[TASK 1] Transcribe the blog post on Conservative health plans from "Some Thoughts On" to "choices than patients.".
[TASK 2] Summarize the blog post on Conservative health plans in two sentences.
[TASK 3] Carry the blog post on Conservative health plans forward from its final sentence.

[DOCUMENT SEGMENT]
Some Thoughts On Conservative Health Plans.
Blog / January 27, 2010 / Comment now
I was recently contacted by the Socialist Health Association which caused me to devote some thought to the policies behind David Cameron’s general election campaign poster about the NHS. The basis of Conservative arguments to break up what they see as the state NHS monopoly justified by what seems on the face of it to be a laudable aim of giving more choice to patients is in reality fraught with danger
In reality most NHS patients are in no position to exercise any choice about where they need treatment. The older, sicker and poorer you are the less attractive choosing to travel further for treatment becomes. The reality is that ambulance drivers make more real choices than patients.
The Tories want to scrap Labour’s health targets. Having spent a number of years working in the NHS and serving on the management board of Sunderland City Hospitals I know from experience that in practice measuring and rewarding outcomes rather than activity although an excellent idea is very difficult to do.

Stored data entries
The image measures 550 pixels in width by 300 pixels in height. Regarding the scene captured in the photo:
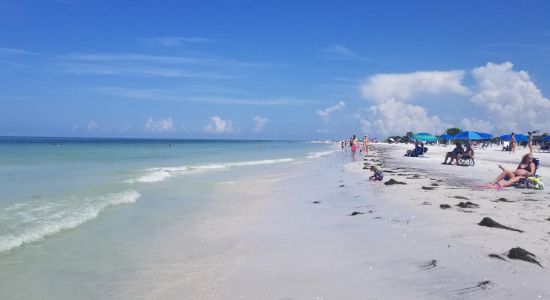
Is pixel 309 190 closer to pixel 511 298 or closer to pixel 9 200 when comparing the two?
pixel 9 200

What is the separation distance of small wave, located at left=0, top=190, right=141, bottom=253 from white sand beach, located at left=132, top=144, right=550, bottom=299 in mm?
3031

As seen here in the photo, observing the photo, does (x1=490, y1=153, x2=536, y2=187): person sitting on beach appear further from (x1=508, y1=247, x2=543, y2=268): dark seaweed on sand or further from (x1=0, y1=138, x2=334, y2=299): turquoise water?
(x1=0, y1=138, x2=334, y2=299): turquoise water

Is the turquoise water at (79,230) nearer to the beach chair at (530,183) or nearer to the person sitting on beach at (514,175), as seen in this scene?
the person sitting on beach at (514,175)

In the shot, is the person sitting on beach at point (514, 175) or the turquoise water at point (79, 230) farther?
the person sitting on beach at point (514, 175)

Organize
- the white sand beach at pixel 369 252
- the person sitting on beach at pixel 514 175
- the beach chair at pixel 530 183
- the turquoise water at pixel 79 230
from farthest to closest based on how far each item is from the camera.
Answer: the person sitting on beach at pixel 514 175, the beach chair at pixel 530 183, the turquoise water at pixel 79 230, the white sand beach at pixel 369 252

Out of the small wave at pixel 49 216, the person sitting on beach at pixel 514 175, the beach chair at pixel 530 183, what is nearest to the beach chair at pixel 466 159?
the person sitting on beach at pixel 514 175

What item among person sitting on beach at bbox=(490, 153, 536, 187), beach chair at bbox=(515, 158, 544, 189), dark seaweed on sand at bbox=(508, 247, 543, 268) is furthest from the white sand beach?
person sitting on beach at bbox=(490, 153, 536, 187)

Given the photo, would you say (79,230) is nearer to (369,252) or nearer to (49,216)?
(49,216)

[EXERCISE OUTPUT 1]
Some Thoughts On Conservative Health Plans.
Blog / January 27, 2010 / Comment now
I was recently contacted by the Socialist Health Association which caused me to devote some thought to the policies behind David Cameron’s general election campaign poster about the NHS. The basis of Conservative arguments to break up what they see as the state NHS monopoly justified by what seems on the face of it to be a laudable aim of giving more choice to patients is in reality fraught with danger
In reality most NHS patients are in no position to exercise any choice about where they need treatment. The older, sicker and poorer you are the less attractive choosing to travel further for treatment becomes. The reality is that ambulance drivers make more real choices than patients.

[EXERCISE OUTPUT 2] After being contacted by the Socialist Health Association, the author argues that the Conservative plan to break up the NHS in the name of patient choice is fraught with danger, because most patients, especially older, sicker and poorer ones, cannot realistically choose where to be treated. The author also notes that the Tories want to scrap Labour's health targets, and says from NHS experience that measuring and rewarding outcomes rather than activity, though an excellent idea, is very difficult in practice.

[EXERCISE OUTPUT 3]
The Tories say real budgets to be given to GPs will cut bureaucracy. To be fair we are blessed with some excellent primary health care professionals in the communities of Easington. Some G.P s are excellent at administration and some are not. Some would be good at running a budget but some would not. Under Conservative Health proposals each of the 8000 or so GP practices in England will have a budget of about £1 million, so presumably they would all have to employ managers to help them run their budgets. This plan would seem to suggest an awful lot of additional practice based managers to me.
The Tories propose that the NHS will be run by an independent board with the Secretary of State responsible for Public Health not the NHS. The Conservative strategy is designed to avoid any political accountability for health care. Although they also say they will “immediately stop the proposed closures of vital local services that are happening under this Government” market forces are likely to lead to the rapid closure of many smaller hospitals.
More worrying for those of us that live in deprived areas like East Durham they would alter the allocation of funding so it relates to need by which they mean the age of the population instead of poverty and deprivation when most GPs in more deprived areas like Easington are already struggling with historic under-funding.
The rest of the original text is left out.